简体   繁体   English

在Linux中的目录中快速列出随机文件集

[英]Quickly list random set of files in directory in Linux

Question: I am looking for a performant, concise way to list N randomly selected files in a Linux directory using only Bash. 问题:我正在寻找一种高效,简洁的方法,仅使用Bash在Linux目录中列出N个随机选择的文件。 The files must be randomly selected from different subdirectories. 必须从不同的子目录中随机选择文件。

Why I'm asking: In Linux, I often want to test a random selection of files in a directory for some property. 我为什么要问:在Linux中,我经常想测试目录中某个属性的文件的随机选择。 The directories contain 1000's of files, so I only want to test a small number of them, but I want to take them from different subdirectories in the directory of interest. 该目录包含1000个文件,因此我只想测试其中的一小部分,但是我想从感兴趣目录的不同子目录中获取它们。

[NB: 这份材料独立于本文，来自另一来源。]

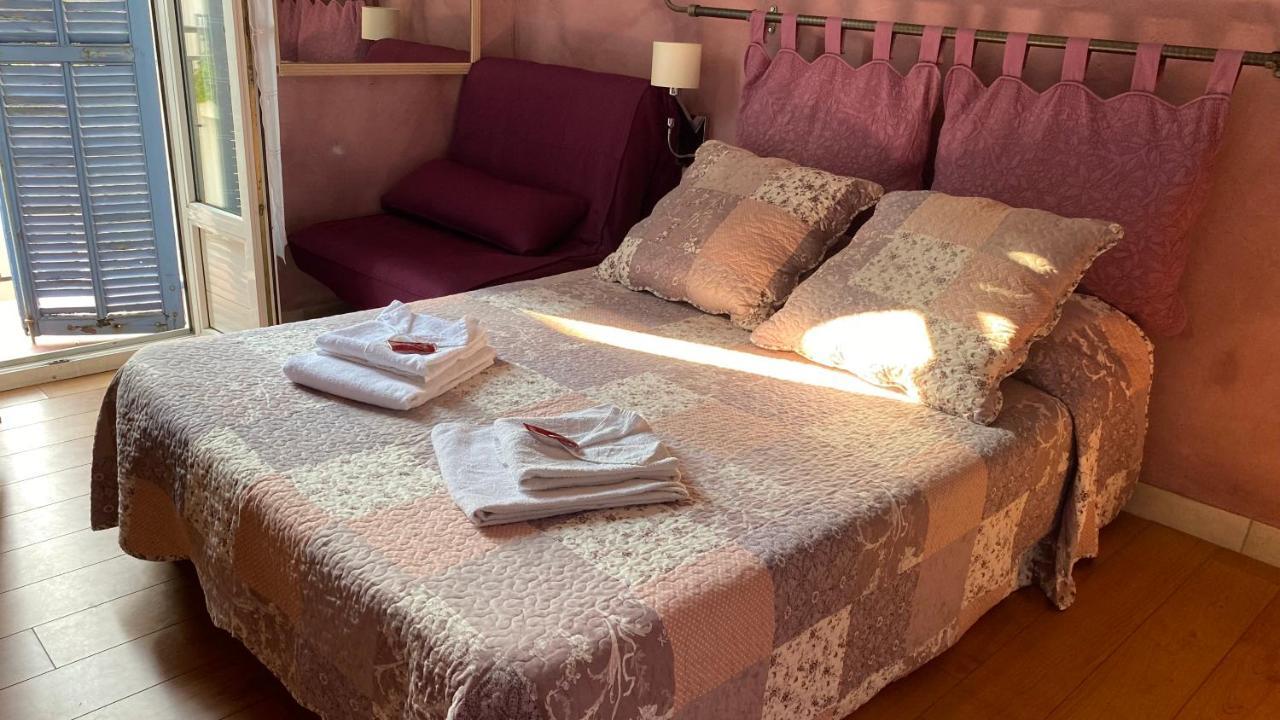 Boutique Hotel Couleurs Suds 칸느 외부 사진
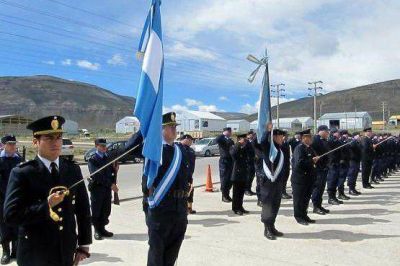 Ma�ana la Polic�a de la Provincia de Santa Cruz cumple 128 a�os de vida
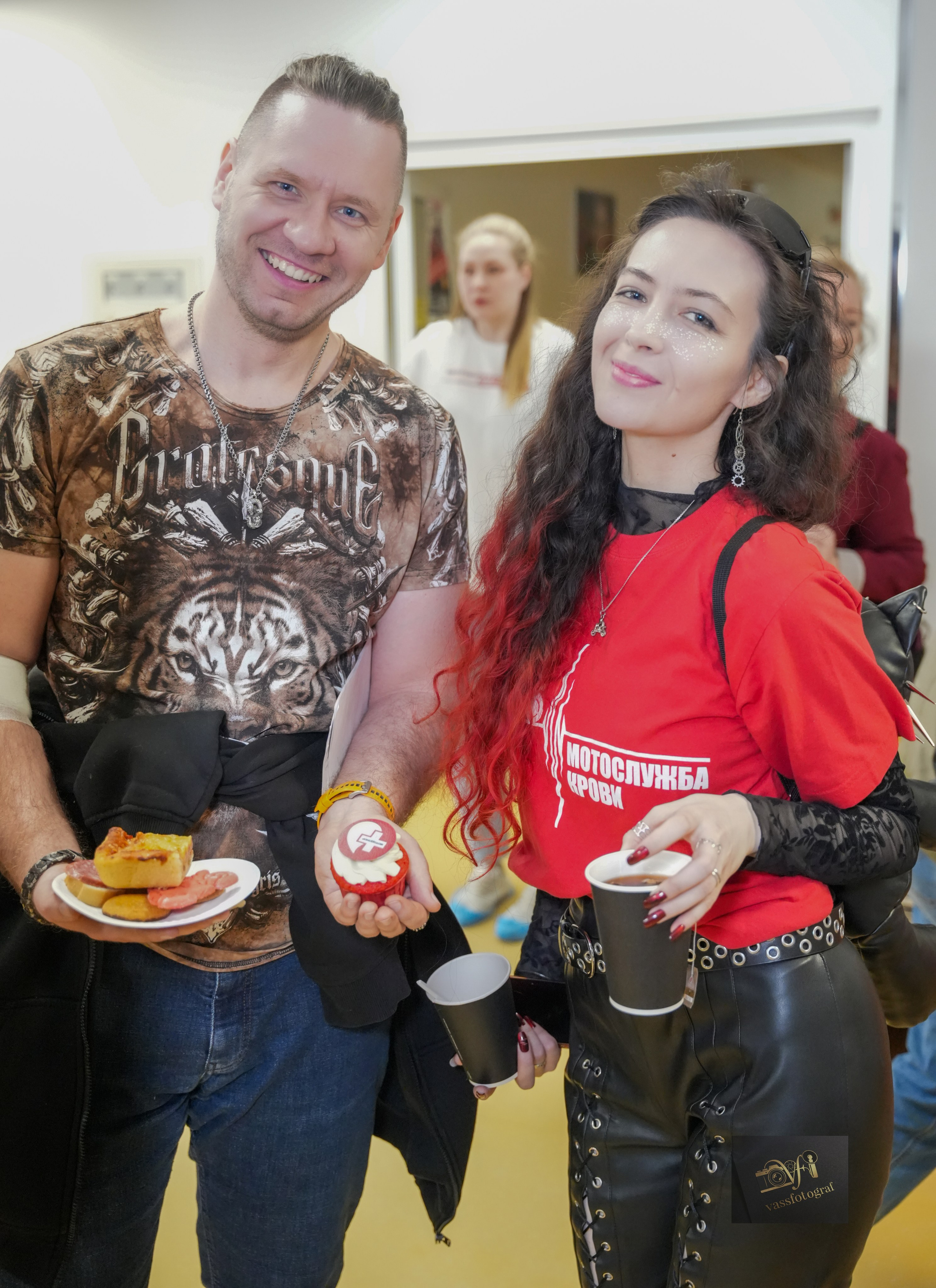 Мотодонор. VasSFotograF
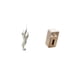 thumbnail image 5 of Figura decorativa,Escultura de plumas para escritorio,oficina,decoración del hogar,Figura decorativa de escritorio para decoración de mesa del hogar,caja de pañuelos,Funda para caja de, 5 of 8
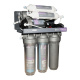 Система обратного осмоса OASIS DP SANIC PUMP 75 GPD (насос, минерализатор) Atlas Filtri S.r.l (SA6075320) - 1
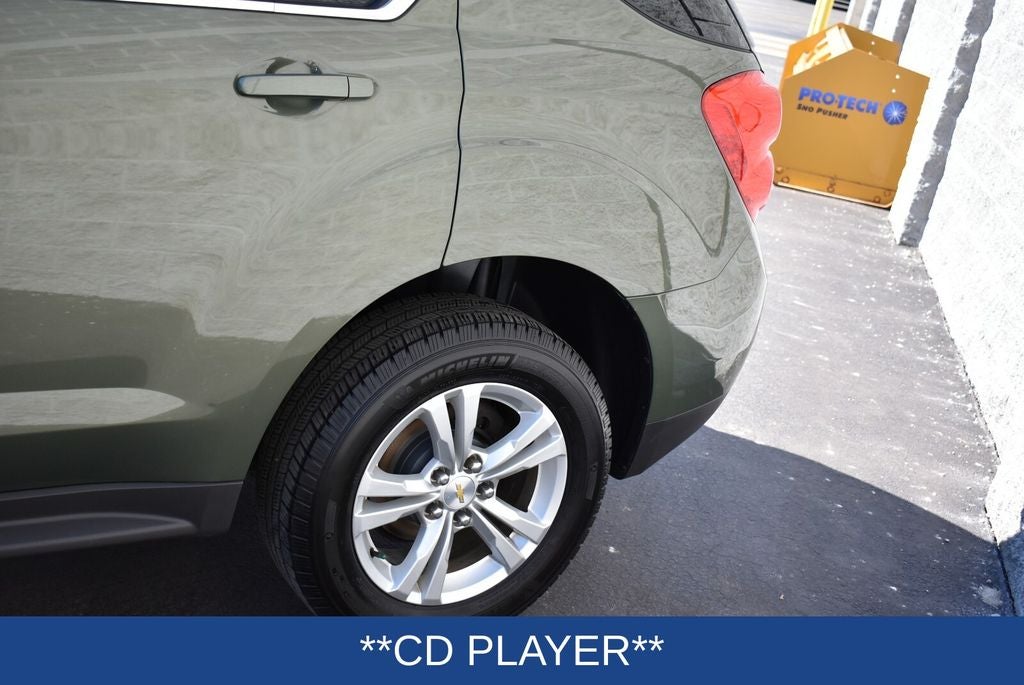 2015 Chevrolet Equinox LT 2LT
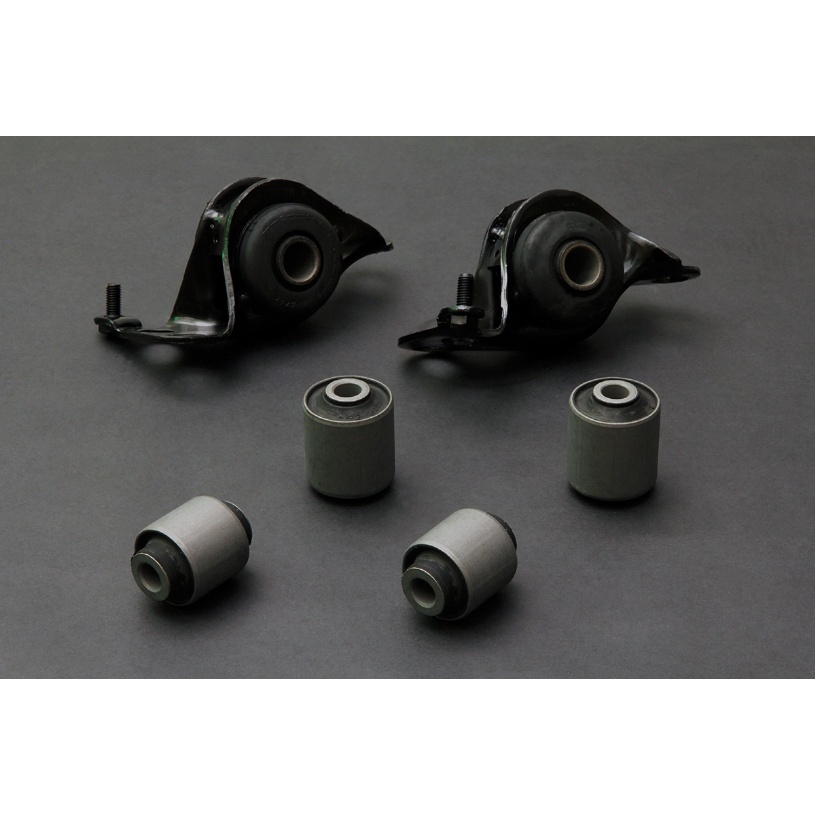 HARDRACE 6102 FRONT LOWER ARM BUSHING ฮาร์ดเรส บูชปีกนกหน้า-ล่าง HONDA CIVIC EG INTEGRA DC2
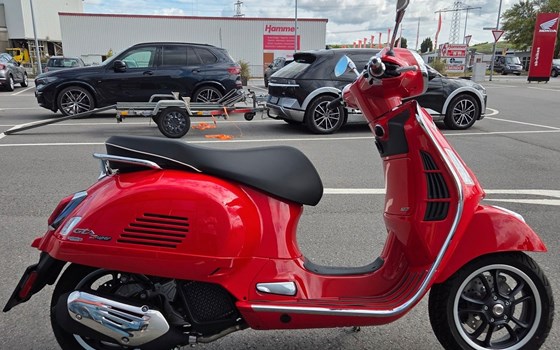 Neufahrzeug Vespa GTS 125 Super - Bild 10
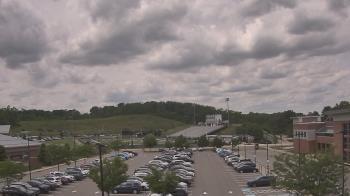 Weather camera view of Montour HS.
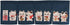NARUMI ?? Noren (Japanese Curtain) Seven Beckoning Cat/Maneki Neko 17-507, 85×30cm from Japan
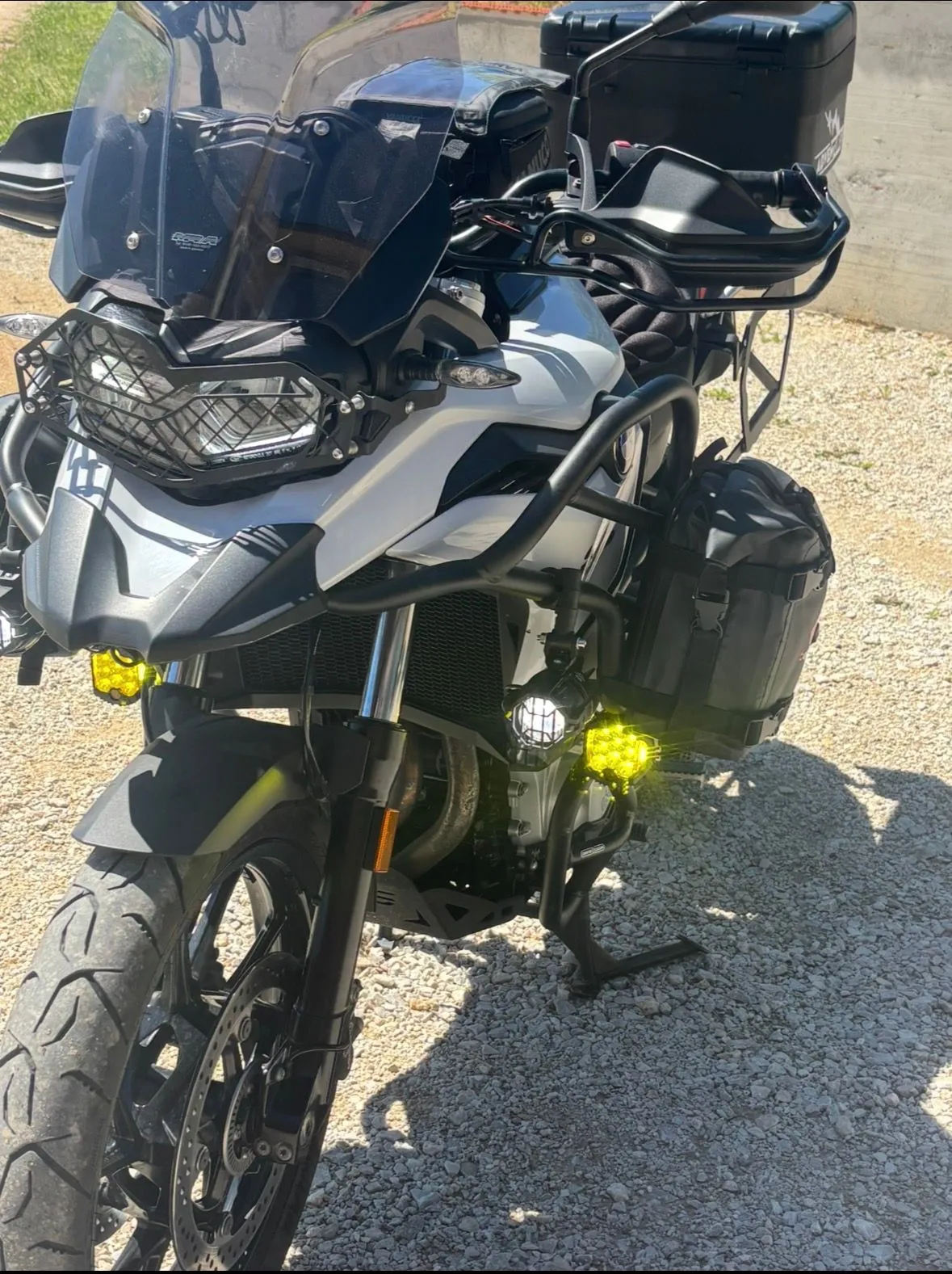 BMW F 750 GS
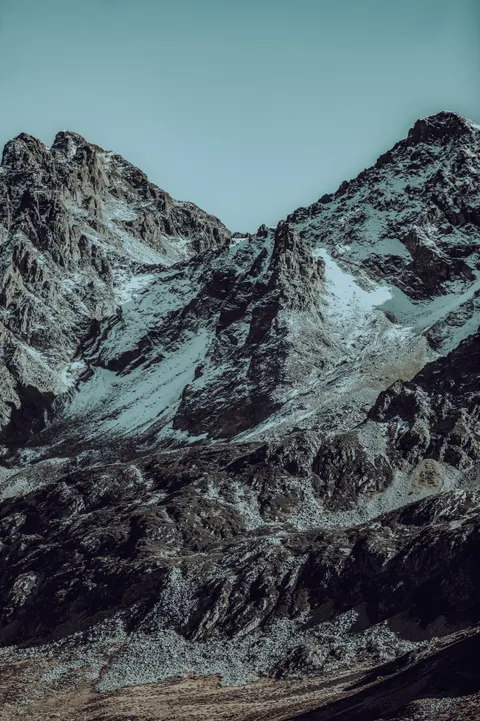 Mountain Peak Phone Wallpaper · vertical · 1440×2160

The following returns the paths of 50 "randomly"-selected files: 以下返回50个“随机”选择的文件的路径:

find /dir/of/interest/ -type f | sort -R | head -n 50

The directory contains many files, and resides on a mounted file system with slow read times (accessed through ssh), so the command can take many minutes. 该目录包含许多文件,并且驻留在读取速度较慢(通过ssh访问)的已挂载文件系统上,因此该命令可能需要花费几分钟。 I believe the issue is that the first find command finds every file (slow), and only then prints a random selection. 我相信问题在于第一个find命令会找到每个文件(慢速),然后才打印随机选择。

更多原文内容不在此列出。